# What is an aubergine?



## crewsk (Jan 6, 2005)

I have a pasta cookbook & some of the recipes call for aubergines. I know that it's a veggie but what is it & where can I find it? From looking at the pictures it looks kinda like an egg plant.


----------



## mudbug (Jan 6, 2005)

It is an eggplant, crewsk.  Just the UK/Ozzie name for it.


----------



## crewsk (Jan 6, 2005)

OK, I'm glad I'm not totally loosing it(that would explain why it looks like an eggplant  )! Thank you so much mudbug!


----------



## Ishbel (Jan 6, 2005)

Like a lot of the more exotic vegetables, we use the French name - as it was normally introduced into UK by French chefs in the 1700s and 1800s!

Aubergine is egg plant
Courgette is what I think Americans call zucchini! (I suspect it was introduced to the US by Italian immigrants, as that's the Italian name for courgettes)

Truly nations divided by a common language


----------



## kitchenelf (Jan 6, 2005)

lol crewsk - I remember asking this question years ago - probably about your age too!!!!!


----------



## crewsk (Jan 6, 2005)

Thanks Ishbel! I believe that courgettes are mentioned in this cookbook also.

Kitchenelf, it really just kinda blew my little blonde mind!  There are no pictures of it whole in the book, only sliced, diced, & cooked so it was hard to tell. I'm just glad that I know I can come here to find out stuff like this.


----------



## Haggis (Jan 6, 2005)

I believe eggplant is only called aubergines in the UK, over here they still go by the name eggplant.

What throws me off sometimes is people saying peppers instead of capsicum, there are so many varieties of peppers, I always need to remind myself.


----------



## Ishbel (Jan 7, 2005)

The Aussies may not call them aubergines, but the French definitely do, Haggis  8) 

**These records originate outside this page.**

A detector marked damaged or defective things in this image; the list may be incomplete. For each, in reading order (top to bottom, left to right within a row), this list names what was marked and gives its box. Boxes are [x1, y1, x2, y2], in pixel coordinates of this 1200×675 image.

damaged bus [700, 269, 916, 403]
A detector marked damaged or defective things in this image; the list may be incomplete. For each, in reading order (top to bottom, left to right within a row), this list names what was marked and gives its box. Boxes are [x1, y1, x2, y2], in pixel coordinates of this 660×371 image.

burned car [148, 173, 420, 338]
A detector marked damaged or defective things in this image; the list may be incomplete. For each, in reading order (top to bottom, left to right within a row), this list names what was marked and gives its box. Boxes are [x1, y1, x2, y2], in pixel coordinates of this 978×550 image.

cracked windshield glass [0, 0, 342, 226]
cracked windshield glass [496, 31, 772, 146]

We call capsicums - peppers!  And what US (and maybe other counties) call rutabaga, we call Swede or Swedish turnip.


----------



## Pam Leavy (Jan 7, 2005)

In the Netherlands Courgette is zucchini, aubergine is eggplant and paprika is the name for green/red/yellow peppers.  

Pam


----------



## crewsk (Jan 7, 2005)

Y'all have been so much help!!   Now for my next question. What is rocket? It looks like dandilion leaves to me.


----------



## chez suz (Jan 7, 2005)

Hi Crewsk..Rocket is another name for Arugala.


----------



## crewsk (Jan 7, 2005)

Thanks chez suz! It is another thing that's in this pasta book that really threw me.


----------



## Ishbel (Jan 8, 2005)

Sometimes recipe books use the French word - roquette..  I like it in salads as it has a nice, slightly bitter note.


----------



## buckytom (Jan 8, 2005)

i have a british gardening book that took me a while to figure out all of the different names of things across the pond, but now i use it as a reference for when i get stuck in a recipe with a strange name i don't recognize.


----------



## kyles (Jan 8, 2005)

I still confuse people, I am sure the locals in my village are going to by an Australian-English dictionary! The peppers thing baffles me, they'll still always be capsicums to me!!!

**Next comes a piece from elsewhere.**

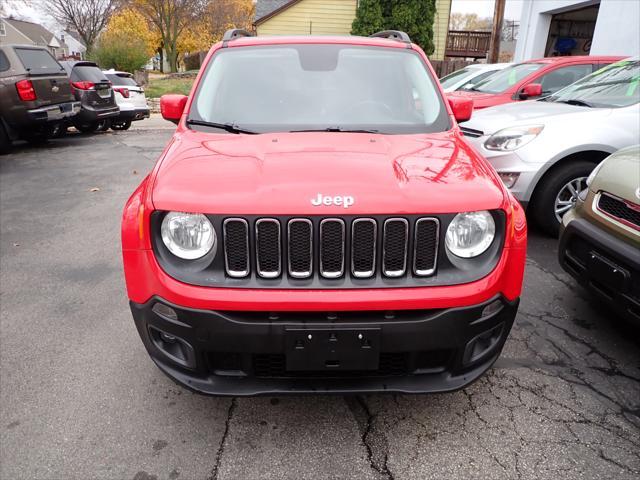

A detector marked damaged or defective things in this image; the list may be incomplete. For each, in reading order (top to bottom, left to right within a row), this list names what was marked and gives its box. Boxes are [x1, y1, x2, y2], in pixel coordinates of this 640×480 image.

cracked asphalt [0, 124, 636, 480]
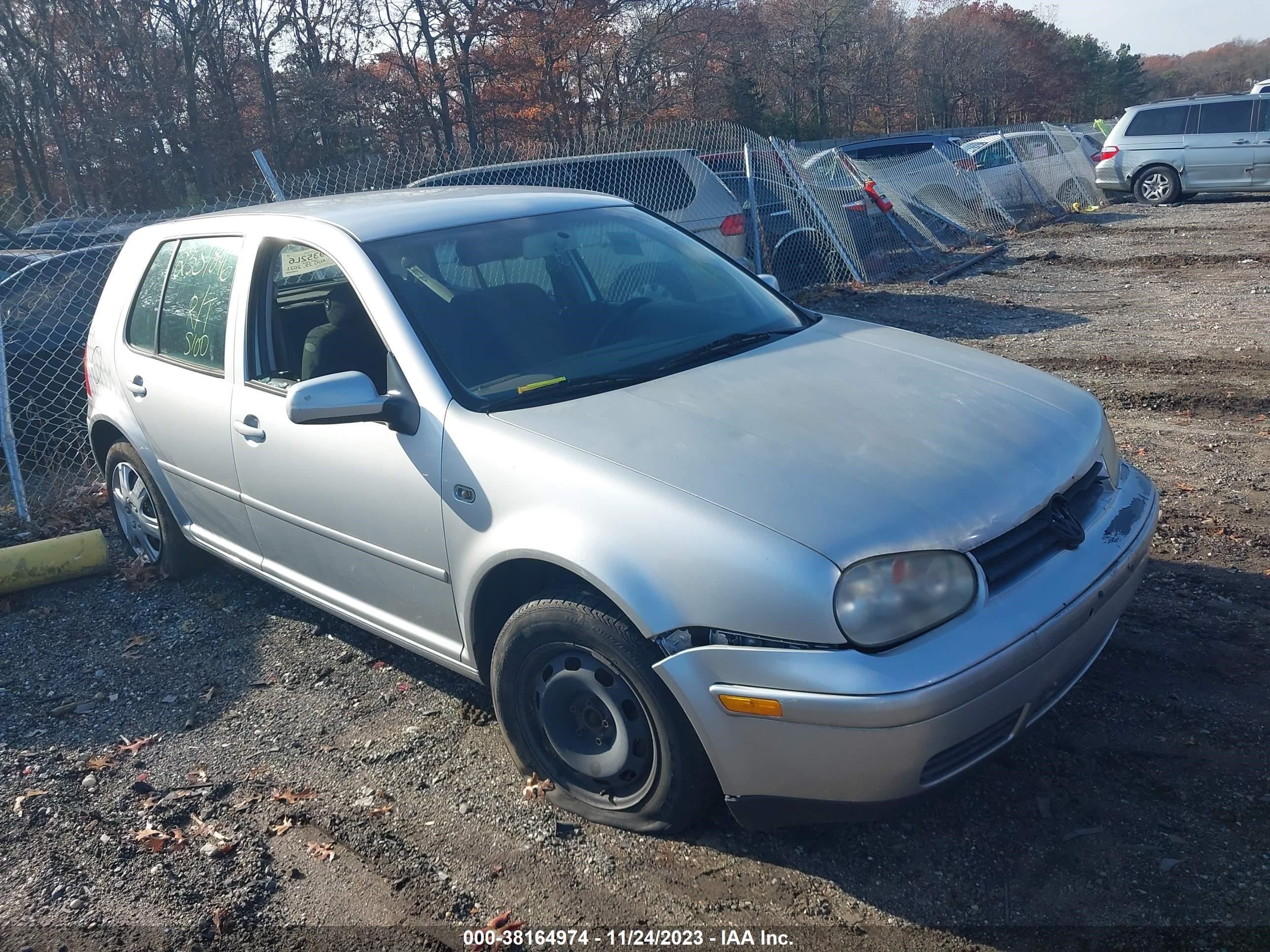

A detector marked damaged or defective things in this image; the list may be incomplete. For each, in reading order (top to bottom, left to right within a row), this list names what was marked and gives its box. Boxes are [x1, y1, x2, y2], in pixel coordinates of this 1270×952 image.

Whoever thought veggies could be so complicated??


----------



## Claire (Jan 9, 2005)

I guess I'm not the only one who buys cookbooks that aren't USA!  I'm almost as likely to use the metric measurements on my cups as the "American" side!


----------



## Ishbel (Jan 9, 2005)

It's the 'cups' measurements that put me off trying a lot of US recipes...  I am an unreconstructed 'Imperial measurement' sort of a woman - I can DO metric when forced (we are supposed only to buy and measure in metric in the UK - but butchers, greengrocers etc 'display' their goods in metric,but will sell in Imperial for people like me)  8)   

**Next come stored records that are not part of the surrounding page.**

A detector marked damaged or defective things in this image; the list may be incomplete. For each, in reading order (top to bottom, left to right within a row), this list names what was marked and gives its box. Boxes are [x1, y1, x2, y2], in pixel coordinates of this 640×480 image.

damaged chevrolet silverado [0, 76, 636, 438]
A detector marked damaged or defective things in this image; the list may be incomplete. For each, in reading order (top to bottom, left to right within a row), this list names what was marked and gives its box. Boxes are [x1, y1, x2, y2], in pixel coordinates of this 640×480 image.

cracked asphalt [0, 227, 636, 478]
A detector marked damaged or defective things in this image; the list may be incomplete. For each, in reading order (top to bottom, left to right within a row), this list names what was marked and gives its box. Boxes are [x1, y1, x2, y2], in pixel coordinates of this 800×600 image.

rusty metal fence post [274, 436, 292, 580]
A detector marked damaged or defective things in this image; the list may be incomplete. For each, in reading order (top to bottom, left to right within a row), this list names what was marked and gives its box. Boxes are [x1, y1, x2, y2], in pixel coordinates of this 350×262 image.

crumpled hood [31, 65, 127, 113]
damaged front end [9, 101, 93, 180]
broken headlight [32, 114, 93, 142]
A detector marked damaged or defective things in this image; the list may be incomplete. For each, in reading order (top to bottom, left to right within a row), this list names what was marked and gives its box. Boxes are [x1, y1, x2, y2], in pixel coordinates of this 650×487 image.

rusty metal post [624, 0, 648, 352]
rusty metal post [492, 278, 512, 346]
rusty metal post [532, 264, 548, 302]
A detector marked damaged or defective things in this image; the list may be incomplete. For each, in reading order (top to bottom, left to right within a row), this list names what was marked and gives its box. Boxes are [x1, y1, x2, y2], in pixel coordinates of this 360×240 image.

Modern UK recipes are all metric - so I'm using that system of measurement more and more nowadays.  But family recipes (going back nearly 300 years in some cases!) all use imperial - so I haven't bothered to 'update' them into metric.


----------



## kyles (Jan 9, 2005)

Not having been brought up Imperial at all I panicked coming from Oz to UK about buying stuff by weight, and was so pleased to see everything in grams and kilos, even if I am the only one at the counter ordering by grams!!!


----------



## Haggis (Jan 10, 2005)

Thing is when people mention rocket I don't know whether they mean the wide and long type leaved rocket or the thin, multi-frond leaved version that is called "wild rocket" here.

And don't even get me started on the whole onion issue. Three english speaking countries with countless recipes using a variety of different terms for onions...and sometimes even mixing them up in the one country.

God bless The Cook's Thesaurus probably one of my highest rated sites available on the net.


----------



## crewsk (Jan 10, 2005)

Y'all are great! Luckly for me, the measurements in this cookbook are listed in kilos & cups.  Thanks again for the explination of rocket & aubergine!


----------



## buckytom (Jan 10, 2005)

another one for zucchini, or green summer squash is cocozelle. and cippola are onions, cippoline are a special type of baby or pearl onions.


----------



## Ishbel (Jan 10, 2005)

We have a great Italian chef here in the UK called Antonio Carluccio - as well as restaurants, he has a wonderful shop based in Neil's Yard in London - I always try to visit the shop when in London on business.   He has the most wonderful pickled small onions - done in really wonderful spiced pickling vinegar - they are called cippolino....    Mind you, one of them and you're reaching for the breath-fresheners!

I've got a few of his cookery books, too - most of them from TV series he made in the 90s for the BBC (I think it was the BBC!)  He is a real authority on edible fungii....   a truffle and mushroom hunter, par excellence!

Here's a link http://www.carluccios.com/CarlucciosSite/pages/home/default.asp?


----------